### Instruction 1
Answer these from the VHS formats passage:
(a) How many minutes does the longest NTSC VHS-C tape hold in EP mode?
(b) What format did Sony develop to compete with VHS-C/S-VHS-C?
(c) Where was ArVid widely used?

### Passage shown
──────────

The ADAT format provides the ability to record multitrack digital audio using S-VHS media. JVC also developed SVHS-ET technology for its Super-VHS camcorders and VCRs, which simply allows them to record Super VHS signals onto lower-priced VHS tapes, albeit with a slight blurring of the image. Nearly all later JVC Super-VHS camcorders and VCRs have SVHS-ET ability.
VHS-C / Super VHS-C
Another variant is VHS-Compact (VHS-C), originally developed for portable VCRs in 1982, but ultimately finding success in palm-sized camcorders. The longest tape available for NTSC holds 60 minutes in SP mode and 180 minutes in EP mode. Since VHS-C tapes are based on the same magnetic tape as full-size tapes, they can be played back in standard VHS players using a mechanical adapter, without the need of any kind of signal conversion. The magnetic tape on VHS-C cassettes is wound on one main spool and uses a gear wheel to advance the tape.
The adapter is mechanical, although early examples were motorized, with a battery. It has an internal hub to engage with the VCR mechanism in the location of a normal full-size tape hub, driving the gearing on the VHS-C cassette. Also, when a VHS-C cassette is inserted into the adapter, a small swing-arm pulls the tape out of the miniature cassette to span the standard tape path distance between the guide rollers of a full-size tape. This allows the tape from the miniature cassette to use the same loading mechanism as that from the standard cassette.
Sony was unable to shrink its Betamax form any further, so instead developed Video8/Hi8 which was in direct competition with the VHS-C/S-VHS-C format throughout the 80s, 90s, and 2000s. Ultimately neither format "won" and both have been superseded by digital high definition equipment.
W-VHS / Digital-VHS (high-definition)
W-VHS allowed recording of MUSE Hi-Vision analog high definition television, which was broadcast in Japan from 1989 until 2007. The other improved standard, called Digital-VHS (D-VHS), records digital high definition video onto a VHS form factor tape. D-VHS can record up to 4 hours of ATSC digital television in 720p or 1080i formats using the fastest record mode (equivalent to VHS-SP), and up to 49 hours of lower-definition video at slower speeds.
There is also a JVC-designed component digital professional production format known as Digital-S, or officially under the name D9, that uses a VHS form factor tape and essentially the same mechanical tape handling techniques as an S-VHS recorder. This format is the least expensive format to support a Sel-Sync pre-read for video editing. This format competed with Sony's Digital Betacam in the professional and broadcast market, although in that area Sony's Betacam family ruled supreme, in contrast to the outcome of the VHS/Betamax domestic format war. It has now been superseded by high definition formats.
Shortly after the introduction of the VHS format, VHS tape rewinders were developed. These devices served the sole purpose of rewinding VHS tapes. Proponents of the rewinders argued that the use of the rewind function on the standard VHS player would lead to wear and tear of the transport mechanism. The rewinder would rewind the tapes smoothly and also normally do so at a faster rate than the standard rewind function on VHS players. However, some rewinder brands did have some frequent abrupt stops, which occasionally led to tape damage.
Some devices were marketed which allowed a personal computer to use a VHS recorder as a data backup device. The most notable of these was ArVid, widely used in Russia and CIS states. Similar systems were manufactured in the United States by Corvus and Alpha Microsystems, and in the UK by Backer from Danmere Ltd.

──────────

### Provided data
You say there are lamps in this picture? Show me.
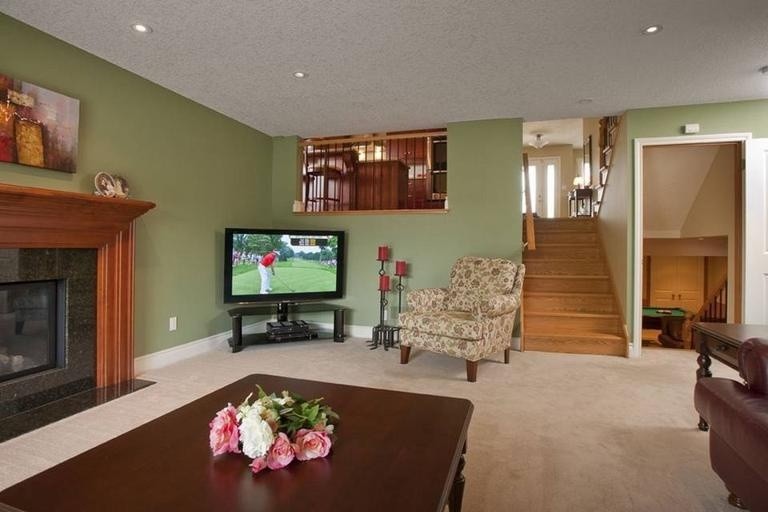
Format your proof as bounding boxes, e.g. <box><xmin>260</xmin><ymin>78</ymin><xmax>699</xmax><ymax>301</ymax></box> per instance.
<box><xmin>527</xmin><ymin>132</ymin><xmax>549</xmax><ymax>149</ymax></box>
<box><xmin>571</xmin><ymin>174</ymin><xmax>583</xmax><ymax>189</ymax></box>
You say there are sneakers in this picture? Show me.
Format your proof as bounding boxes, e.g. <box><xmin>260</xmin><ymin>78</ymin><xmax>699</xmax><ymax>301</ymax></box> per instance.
<box><xmin>260</xmin><ymin>287</ymin><xmax>273</xmax><ymax>295</ymax></box>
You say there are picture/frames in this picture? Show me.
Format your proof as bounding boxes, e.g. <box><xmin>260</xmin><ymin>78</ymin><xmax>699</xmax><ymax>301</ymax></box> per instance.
<box><xmin>582</xmin><ymin>135</ymin><xmax>593</xmax><ymax>188</ymax></box>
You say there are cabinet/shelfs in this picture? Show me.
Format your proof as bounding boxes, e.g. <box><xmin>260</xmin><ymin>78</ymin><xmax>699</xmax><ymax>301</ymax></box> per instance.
<box><xmin>227</xmin><ymin>303</ymin><xmax>348</xmax><ymax>353</ymax></box>
<box><xmin>386</xmin><ymin>130</ymin><xmax>426</xmax><ymax>166</ymax></box>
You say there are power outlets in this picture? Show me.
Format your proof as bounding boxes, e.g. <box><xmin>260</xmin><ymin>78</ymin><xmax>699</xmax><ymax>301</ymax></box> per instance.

──────────

### Instruction 2
Please restate the rows from the one containing "You say there are sneakers" through the end of the rows, requests included, shifting every box coordinate in the answers by -127. Leave the requests and their format samples unchanged.

### Problem solution 1
(a) 180 minutes
(b) Video8/Hi8
(c) In Russia and CIS states

### Problem solution 2
You say there are sneakers in this picture? Show me.
Format your proof as bounding boxes, e.g. <box><xmin>260</xmin><ymin>78</ymin><xmax>699</xmax><ymax>301</ymax></box> per instance.
<box><xmin>133</xmin><ymin>160</ymin><xmax>146</xmax><ymax>168</ymax></box>
You say there are picture/frames in this picture? Show me.
Format your proof as bounding boxes, e.g. <box><xmin>260</xmin><ymin>78</ymin><xmax>699</xmax><ymax>301</ymax></box> per instance.
<box><xmin>455</xmin><ymin>8</ymin><xmax>466</xmax><ymax>61</ymax></box>
You say there are cabinet/shelfs in this picture? Show me.
Format your proof as bounding boxes, e.g. <box><xmin>260</xmin><ymin>78</ymin><xmax>699</xmax><ymax>301</ymax></box> per instance.
<box><xmin>100</xmin><ymin>176</ymin><xmax>221</xmax><ymax>226</ymax></box>
<box><xmin>259</xmin><ymin>3</ymin><xmax>299</xmax><ymax>39</ymax></box>
You say there are power outlets in this picture? Show me.
Format your proof as bounding boxes, e.g. <box><xmin>260</xmin><ymin>78</ymin><xmax>699</xmax><ymax>301</ymax></box> per instance.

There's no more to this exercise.